Solo un insegnante “evoluto” o “esperto”, un insegnante che ha mestiere può trovare il senso di questo ulteriore strumento (uno strumento tanto divertente quanto difficile da usare didatticamente), un insegnante competente che in virtù delle tecniche che padroneggia potrebbe, anche, fare a meno delle tecnologie (anche se credo che le tecnologie possano dare qualcosa in più).
Ma se non le ha, quell’insegnante, non sa perché usa le tecnologie e lo fa solo perché …. le tecnologie esistono, …. perché i nativi digitali, …. perché non se ne può fare a meno, …. perché altrimenti non si è al passo con i tempi, … perché, altrimenti, si fa la figura degli scansafatiche, …. perché che direbbe il dirigente.

Con il risultato di continuare a fare la solita mediocre lezione, di deprimersi dopo un po’ perché non vede risultati e di dare la colpa alle tecnologie.

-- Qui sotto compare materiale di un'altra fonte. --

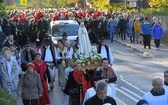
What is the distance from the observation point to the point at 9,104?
912 centimetres

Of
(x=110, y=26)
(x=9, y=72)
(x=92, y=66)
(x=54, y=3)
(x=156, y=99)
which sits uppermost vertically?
(x=156, y=99)

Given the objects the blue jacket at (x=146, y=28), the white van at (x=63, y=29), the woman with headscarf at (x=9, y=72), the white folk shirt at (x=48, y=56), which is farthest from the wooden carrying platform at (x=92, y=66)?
the blue jacket at (x=146, y=28)

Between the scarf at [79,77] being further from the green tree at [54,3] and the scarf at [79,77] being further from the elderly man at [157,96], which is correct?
the green tree at [54,3]

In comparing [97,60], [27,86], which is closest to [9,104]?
[27,86]

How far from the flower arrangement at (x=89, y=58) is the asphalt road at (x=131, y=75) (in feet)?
4.55

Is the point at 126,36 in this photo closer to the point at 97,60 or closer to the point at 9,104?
the point at 97,60

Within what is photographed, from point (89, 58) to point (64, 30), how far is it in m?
13.0

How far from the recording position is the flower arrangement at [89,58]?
14539 mm

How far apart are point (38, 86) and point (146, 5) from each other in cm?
4752

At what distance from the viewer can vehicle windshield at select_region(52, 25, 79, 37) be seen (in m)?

Allora, il “novizio” (c’è chi rimane novizio per tutta la vita perché “fare esperienza” non vuol dire “avere esperienza”) non potrà mai accedere alla gioia delle tecnologie? Dico di si, ma questa è un’altra storia

Quindi chi ha a cuore la buona immagine ed il buon uso delle tecnologie didattiche (io sono tra questi), sia severo, sia esigente, abbia elevate aspettative e non si accodi al gregge delle pecore che belano tontamente dietro l’ultima tecnologia.